#### Directions
Filter the listing below and keep only the lines that contain the string "radius".

#### Supplied entries

━━━━━━━━

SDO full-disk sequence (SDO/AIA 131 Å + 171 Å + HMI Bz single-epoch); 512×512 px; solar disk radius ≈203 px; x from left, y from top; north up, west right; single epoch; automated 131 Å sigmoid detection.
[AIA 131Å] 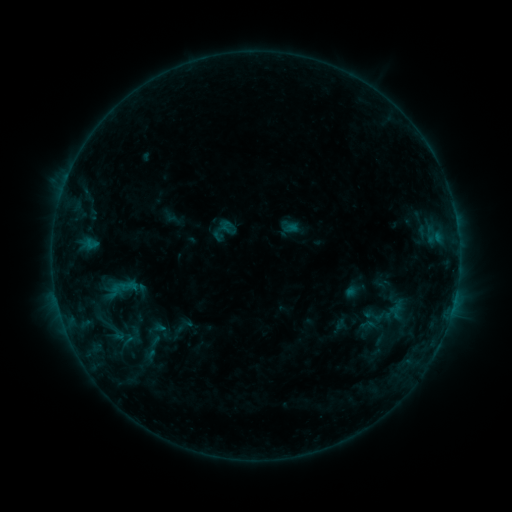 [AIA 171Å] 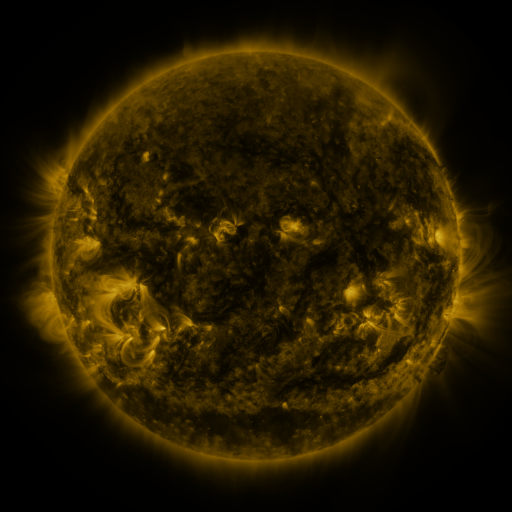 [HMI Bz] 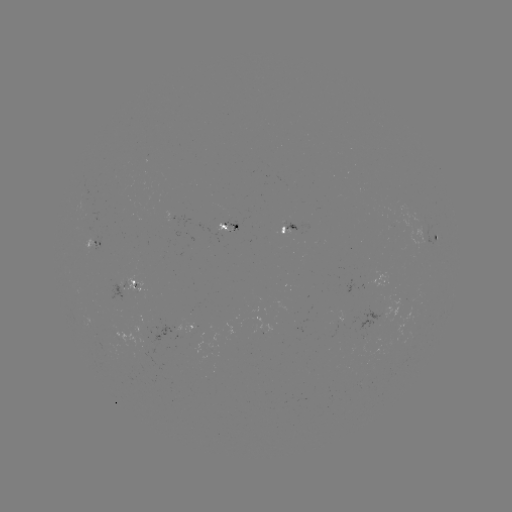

━━━━━━━━

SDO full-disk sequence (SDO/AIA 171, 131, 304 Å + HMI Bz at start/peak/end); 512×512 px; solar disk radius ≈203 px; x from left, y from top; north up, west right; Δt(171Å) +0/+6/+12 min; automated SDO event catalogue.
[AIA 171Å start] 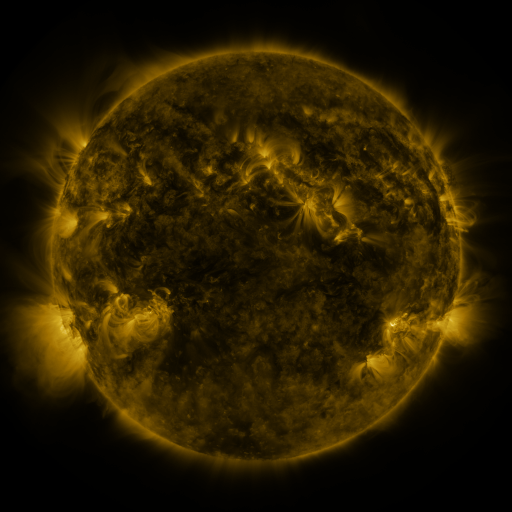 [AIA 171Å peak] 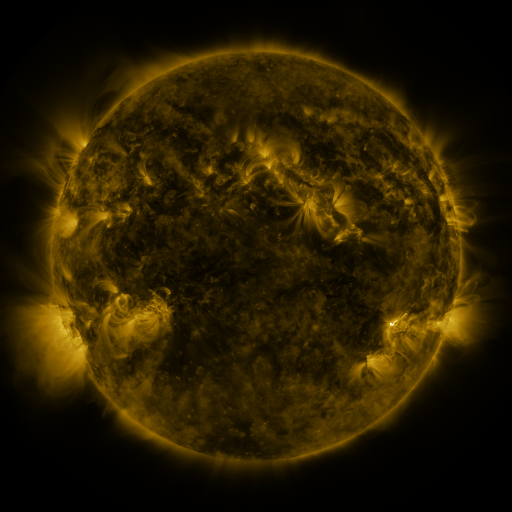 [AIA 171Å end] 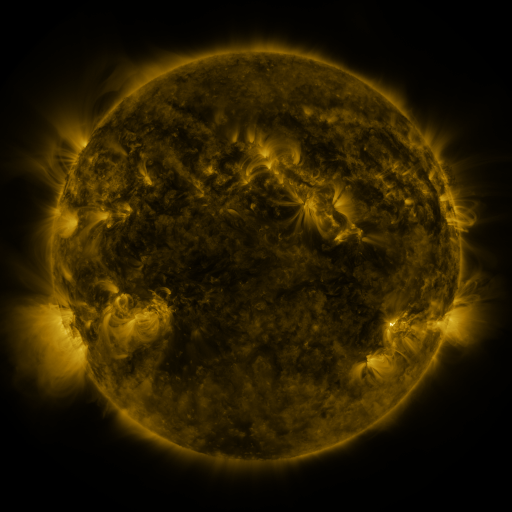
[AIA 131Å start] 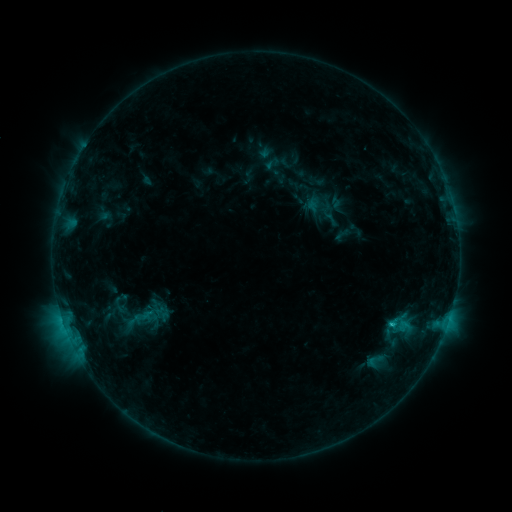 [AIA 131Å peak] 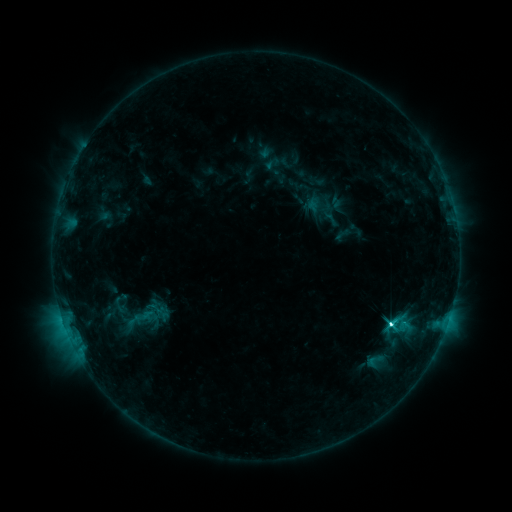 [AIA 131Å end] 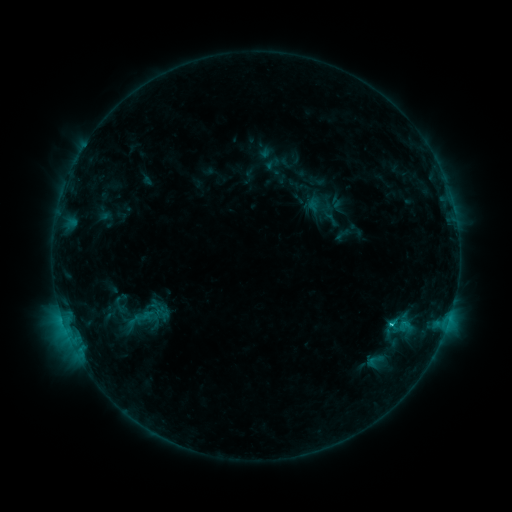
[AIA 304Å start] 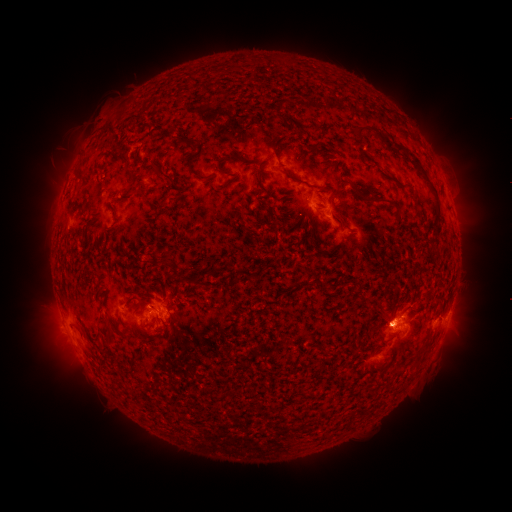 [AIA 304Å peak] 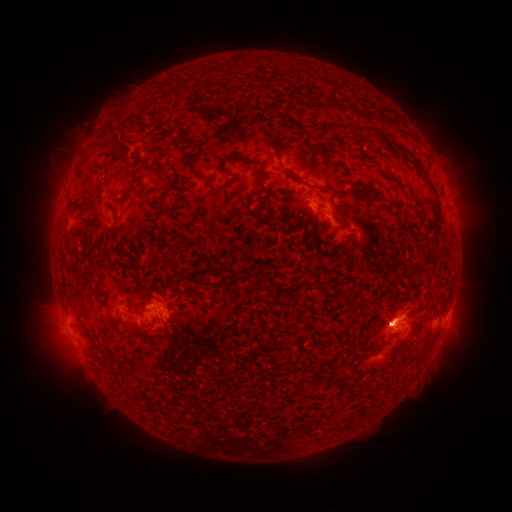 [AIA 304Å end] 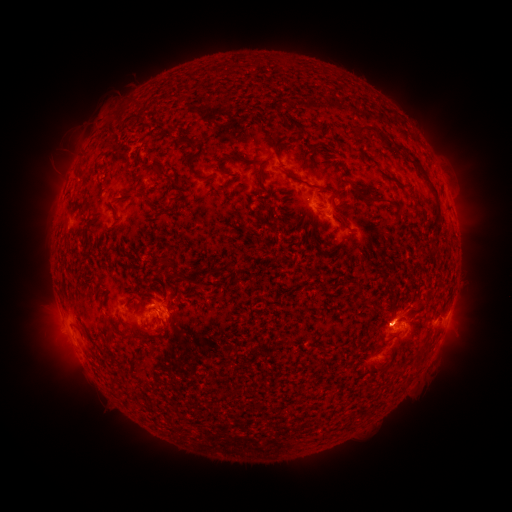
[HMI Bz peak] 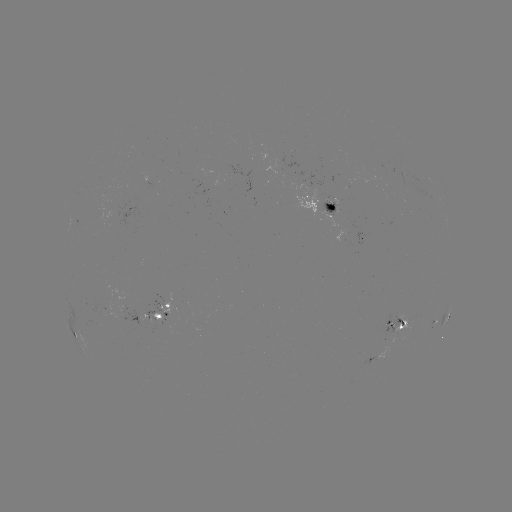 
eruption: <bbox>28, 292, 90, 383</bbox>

━━━━━━━━

#### Finished exercise
SDO full-disk sequence (SDO/AIA 131 Å + 171 Å + HMI Bz single-epoch); 512×512 px; solar disk radius ≈203 px; x from left, y from top; north up, west right; single epoch; automated 131 Å sigmoid detection.
SDO full-disk sequence (SDO/AIA 171, 131, 304 Å + HMI Bz at start/peak/end); 512×512 px; solar disk radius ≈203 px; x from left, y from top; north up, west right; Δt(171Å) +0/+6/+12 min; automated SDO event catalogue.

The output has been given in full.